Un amateur averti de bonsaï possède une toute autre approche parce qu’il sait ce qu’est une zone de combat, parce qu’il a vu (même en photo) un genévrier pousser dans une falaise, un épicéa couché reprendre verticalement à partir de ses branches, un chêne foudroyé etc. Riche de ces connaissances il sait retrouver cette incroyable diversité dans la plante qui pousse dans un pot. En reconnaissant une forme battue par le vent il met en œuvre, comme le néophyte, une lecture globale de l’arbre avec une différence de taille : Il a plus de références.

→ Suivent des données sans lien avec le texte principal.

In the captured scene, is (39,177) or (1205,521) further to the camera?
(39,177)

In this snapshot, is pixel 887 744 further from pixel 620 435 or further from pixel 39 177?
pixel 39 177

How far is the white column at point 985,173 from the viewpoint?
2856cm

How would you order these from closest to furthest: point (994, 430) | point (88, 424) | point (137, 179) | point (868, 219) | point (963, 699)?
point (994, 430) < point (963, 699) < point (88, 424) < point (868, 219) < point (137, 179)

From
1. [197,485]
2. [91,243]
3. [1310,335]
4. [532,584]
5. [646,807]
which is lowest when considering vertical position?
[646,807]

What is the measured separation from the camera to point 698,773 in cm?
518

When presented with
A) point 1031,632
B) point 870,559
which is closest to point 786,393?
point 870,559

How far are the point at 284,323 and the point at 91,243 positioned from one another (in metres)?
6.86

Par ailleurs, il est aussi en capacité de pratiquer une lecture syllabique des arbres. Discerner un shari ou un jin, repérer un ori, déchiffrer l’ordonnancement des branches sur le tronc, évaluer l’inclinaison/la droiture d’un tronc, percevoir la position de l’arbre dans le pot, tout ces éléments et d’autres encore lui permettent de reconstruire ce qui serait « une phrase » qui caractérise l’arbre. Il y a une grammaire pour cette construction. Plusieurs mots juxtaposés ne font pas encore une phrase, aussi beaux soient-ils pris séparément.
Beaucoup de débats que j'observe autour de l'évaluation d'un bonsaï se réduisent malheureusement à ces règles grammaticales, qu'elles soient héritées du Japon, qu'elles soient empruntées à l'esthétique occidentale ou simplement inventées par les auteurs (il y en a qui osent tout !).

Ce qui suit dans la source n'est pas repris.